Porque en la unidad está nuestra fortaleza, y en la división, el germen de nuestra debilidad. Cada vez que nos hemos unido avanzamos; cada vez que nos hemos dividido retrocedemos. No puedo terminar estas palabras sin expresar un sincero sentimiento de gratitud que me brota de lo más profundo de mi corazón. Gratitud, en primer lugar, hacia todos y cada uno de los chilenos y chilenas, por darme la maravillosa oportunidad de servirlos con todas mis fuerzas y capacidades durante estos cuatro años, así como por sus incontables muestras de aliento, cariño y apoyo y la comprensión con que supieron tolerar mis defectos y perdonar mis errores.
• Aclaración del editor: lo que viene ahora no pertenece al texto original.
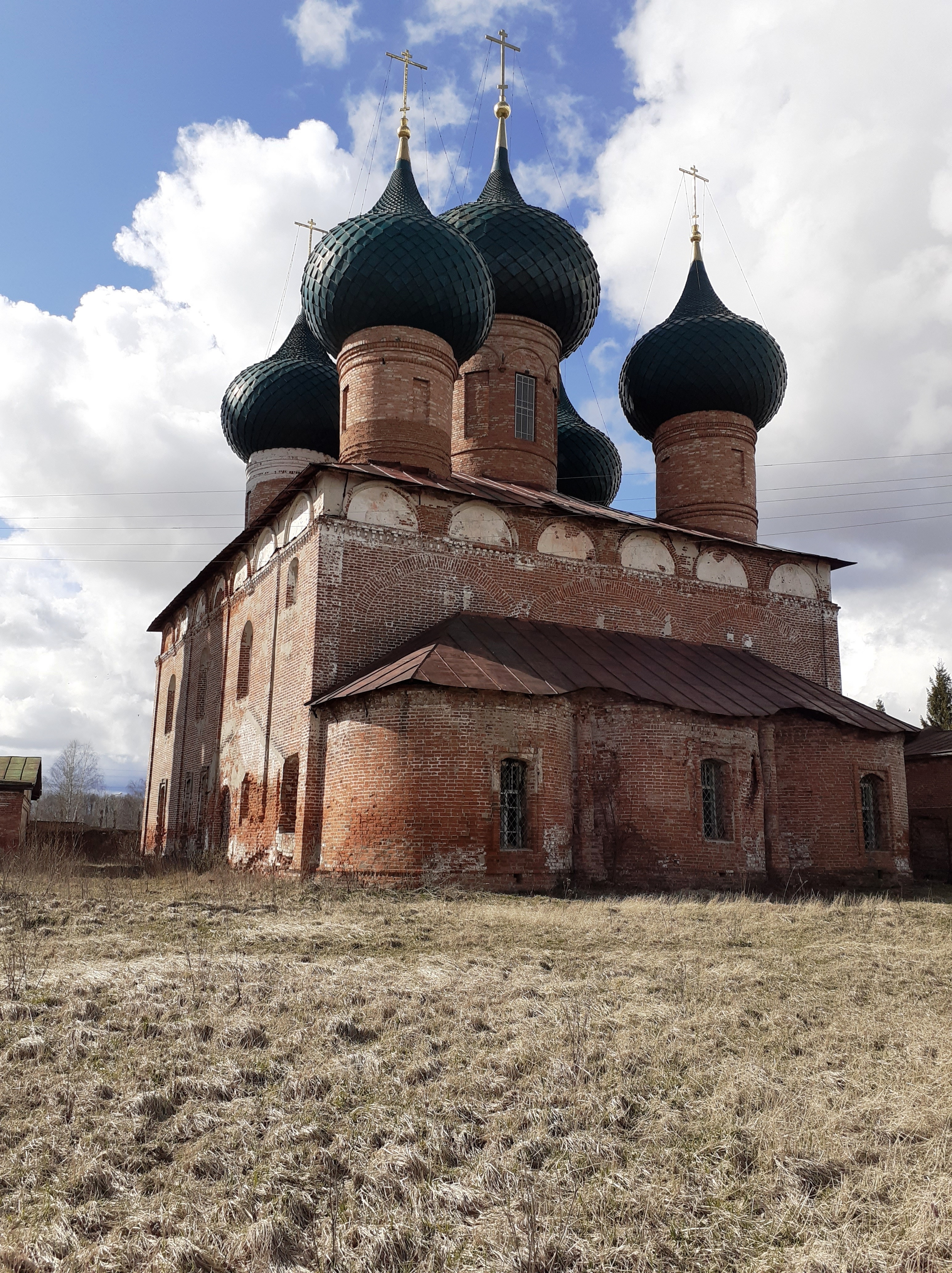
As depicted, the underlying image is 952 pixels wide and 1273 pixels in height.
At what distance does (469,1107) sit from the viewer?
422 cm

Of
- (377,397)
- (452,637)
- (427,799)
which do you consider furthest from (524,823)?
(377,397)

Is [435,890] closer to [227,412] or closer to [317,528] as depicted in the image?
[317,528]

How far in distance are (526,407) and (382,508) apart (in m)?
5.82

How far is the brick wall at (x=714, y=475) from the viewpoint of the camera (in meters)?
19.5

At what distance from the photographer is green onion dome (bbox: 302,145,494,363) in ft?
52.2

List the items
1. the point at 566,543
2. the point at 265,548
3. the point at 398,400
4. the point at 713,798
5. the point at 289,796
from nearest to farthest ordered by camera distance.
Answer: the point at 289,796 → the point at 713,798 → the point at 566,543 → the point at 398,400 → the point at 265,548

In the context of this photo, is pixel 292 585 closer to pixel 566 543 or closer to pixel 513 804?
pixel 566 543

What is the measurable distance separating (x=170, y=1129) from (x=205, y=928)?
4.53m

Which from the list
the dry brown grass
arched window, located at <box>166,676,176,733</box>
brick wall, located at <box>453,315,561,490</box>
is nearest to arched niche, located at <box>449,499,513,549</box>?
brick wall, located at <box>453,315,561,490</box>

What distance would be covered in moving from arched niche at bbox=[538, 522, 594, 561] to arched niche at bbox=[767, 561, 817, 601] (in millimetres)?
3937

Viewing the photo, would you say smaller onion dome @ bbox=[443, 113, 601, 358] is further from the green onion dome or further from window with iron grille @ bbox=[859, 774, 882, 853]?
→ window with iron grille @ bbox=[859, 774, 882, 853]

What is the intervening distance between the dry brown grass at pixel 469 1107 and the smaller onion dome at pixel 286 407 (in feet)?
45.0

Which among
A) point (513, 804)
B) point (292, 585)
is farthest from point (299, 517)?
point (513, 804)

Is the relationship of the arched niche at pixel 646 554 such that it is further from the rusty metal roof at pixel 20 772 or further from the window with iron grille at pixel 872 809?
the rusty metal roof at pixel 20 772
Agradecer también a esos miles y miles de hombres y mujeres, en su mayoría jóvenes, que no dudaron un segundo en renunciar a las comodidades de la academia o del sector privado para abrazar -en cuerpo y alma- el servicio público, participando activamente en las distintas instancias de nuestro gobierno. Pienso en cada uno de quienes me han acompañado sirviendo a Chile como ministros, subsecretarios, jefes de servicio, intendentes, gobernadores, asesores y, en general, todos los funcionarios públicos, que de manera silenciosa y desinteresada pusieron lo mejor de sí mismos para mejorar las condiciones de vida de todos nuestros compatriotas, pero especialmente de los más vulnerables y nuestra clase media.

Agradecer, en tercer lugar, a mi mujer, Cecilia, por haber sido no sólo una gran Primera Dama para todos los chilenos, sino también la mejor y más tierna, y a veces también la más severa consejera y amiga que este Presidente pudo tener a su lado, así como a cada uno de mis cuatro hijos y seis nietos.

Y finalmente, agradecer a Dios por no abandonarme ni dejarme desfallecer, incluso en los momentos más duros, aquellos en que conocí el rostro crudo de la soledad y la incomprensión, y darme siempre las fuerzas, la sabiduría y la perseverancia para gobernar a Chile y los chilenos sin apartarme jamás de lo que estimé en conciencia lo mejor para su presente y, sobre todo, su futuro.